### [Reading text]
James R. Fisher, Jr., Ph.D.

© February 16, 20012

This is the second of three reviews of Le Bon's works. The first was, "The Psychology of Peoples" (1894). Reviewed here is "The Crowd: A Study of the Popular Mind" (1896). The third will be "The Psychology of Revolution" (1913).

Gustave Le Bon was born on May 7, 1841 before either the American Civil War or the French Revolution. He lived into his ninety-second year dying on December 13, 1931, after the First World War, but shortly before Adolf Hitler came to power in 1933. The Nazi dictator used Le Bon's psychology to hypnotize the German people to his purposes.

The Frenchman, a trained physician, followed his bliss, which was sociology and social psychology expounding on theories of crowd psychology, national traits and herd behavior. He also pursued the hard sciences, but it was in the soft sciences that his reputation was made.

THE CROWD: A STUDY OF THE POPULAR MIND

You read this book in light of the Arab Spring, the Occupy Wall Street moment, the removal of the dictators in Libya, Tunisia, and Egypt, and the ensuing vacuum of instability and chaos that has followed, and you cannot help but realize nothing has changed regarding the crowd since the pondering of Gustave Le Bon.

He says at the outset that as mentally inferior as crowds are it is dangerous to meddle with their construction, as social organisms are as complicated as any organism making it unwise to force it, attempt to transform it, or to interfere with it. He writes, "Nature has recourse at times to radical measures, but never after our fashion, which explains how it is that nothing is more fatal to a people than the mania for great reforms."

The study of crowds must consider how they relate to practical reason and pure reason, and whether they take fictitious shapes or real shapes, and if they display theoretical values or practical values. Behind these, it is important also to assist whether they are guided by visible facts or invisible causes. Crowds are eerie in that they rise out of ancient mysterious forces such as destiny, nature and providence, as if the soul of the crowd comes from voices of the dead.

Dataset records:
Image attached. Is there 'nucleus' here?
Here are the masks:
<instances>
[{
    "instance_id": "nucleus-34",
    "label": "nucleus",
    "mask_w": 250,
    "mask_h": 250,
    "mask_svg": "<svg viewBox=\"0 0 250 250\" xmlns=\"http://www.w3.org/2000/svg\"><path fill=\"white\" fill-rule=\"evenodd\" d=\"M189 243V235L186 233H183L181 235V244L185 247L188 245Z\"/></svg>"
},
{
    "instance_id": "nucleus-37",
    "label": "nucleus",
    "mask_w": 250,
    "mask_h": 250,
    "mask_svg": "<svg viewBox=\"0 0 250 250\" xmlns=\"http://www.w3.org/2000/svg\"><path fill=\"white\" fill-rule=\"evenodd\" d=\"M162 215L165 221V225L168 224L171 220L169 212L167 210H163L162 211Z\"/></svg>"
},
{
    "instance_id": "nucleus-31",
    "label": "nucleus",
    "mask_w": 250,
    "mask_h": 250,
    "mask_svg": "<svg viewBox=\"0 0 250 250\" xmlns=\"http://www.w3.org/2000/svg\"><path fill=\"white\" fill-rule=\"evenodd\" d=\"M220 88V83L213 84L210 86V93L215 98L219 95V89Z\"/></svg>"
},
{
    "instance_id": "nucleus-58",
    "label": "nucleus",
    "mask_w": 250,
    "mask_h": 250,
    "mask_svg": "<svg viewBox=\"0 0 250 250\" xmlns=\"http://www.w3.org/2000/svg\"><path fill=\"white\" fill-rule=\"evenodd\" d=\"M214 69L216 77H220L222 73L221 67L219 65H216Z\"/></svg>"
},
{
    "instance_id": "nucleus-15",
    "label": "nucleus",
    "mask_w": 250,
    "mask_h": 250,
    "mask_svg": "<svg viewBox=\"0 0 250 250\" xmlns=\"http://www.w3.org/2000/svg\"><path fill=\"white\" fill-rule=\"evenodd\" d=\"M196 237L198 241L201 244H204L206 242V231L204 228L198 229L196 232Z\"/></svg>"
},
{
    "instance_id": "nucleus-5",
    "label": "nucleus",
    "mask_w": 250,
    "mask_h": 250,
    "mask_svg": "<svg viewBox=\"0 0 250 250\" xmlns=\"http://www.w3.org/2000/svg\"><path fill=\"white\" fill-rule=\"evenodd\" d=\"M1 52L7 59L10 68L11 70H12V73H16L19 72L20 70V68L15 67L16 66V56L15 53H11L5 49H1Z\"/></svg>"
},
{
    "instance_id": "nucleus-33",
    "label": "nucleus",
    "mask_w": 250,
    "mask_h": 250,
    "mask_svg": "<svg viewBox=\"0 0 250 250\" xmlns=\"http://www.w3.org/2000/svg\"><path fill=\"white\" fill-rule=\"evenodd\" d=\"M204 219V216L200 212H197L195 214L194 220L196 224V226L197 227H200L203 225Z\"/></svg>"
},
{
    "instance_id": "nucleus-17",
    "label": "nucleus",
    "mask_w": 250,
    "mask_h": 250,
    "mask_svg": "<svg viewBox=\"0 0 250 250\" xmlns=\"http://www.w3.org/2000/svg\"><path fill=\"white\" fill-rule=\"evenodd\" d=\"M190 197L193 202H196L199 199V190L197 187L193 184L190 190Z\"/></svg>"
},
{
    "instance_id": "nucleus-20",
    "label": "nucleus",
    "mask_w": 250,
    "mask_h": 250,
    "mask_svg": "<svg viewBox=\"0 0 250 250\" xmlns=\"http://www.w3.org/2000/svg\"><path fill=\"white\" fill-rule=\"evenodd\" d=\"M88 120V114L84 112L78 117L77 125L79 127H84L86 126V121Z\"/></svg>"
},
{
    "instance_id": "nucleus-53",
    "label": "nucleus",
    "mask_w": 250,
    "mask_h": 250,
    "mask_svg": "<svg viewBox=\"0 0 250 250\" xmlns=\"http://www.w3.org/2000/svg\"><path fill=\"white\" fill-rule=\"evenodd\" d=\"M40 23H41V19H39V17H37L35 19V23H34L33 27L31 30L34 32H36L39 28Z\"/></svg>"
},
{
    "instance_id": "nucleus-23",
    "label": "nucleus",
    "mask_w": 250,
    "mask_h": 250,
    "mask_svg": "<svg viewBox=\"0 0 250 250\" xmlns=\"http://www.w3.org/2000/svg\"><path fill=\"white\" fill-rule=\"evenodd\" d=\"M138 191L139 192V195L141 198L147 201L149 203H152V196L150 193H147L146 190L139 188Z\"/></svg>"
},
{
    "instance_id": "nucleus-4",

### [Exercise directions]
In the review of Le Bon's book on crowds, which of his works is named as the third to be reviewed?

### [In response]
"The Psychology of Revolution" (1913).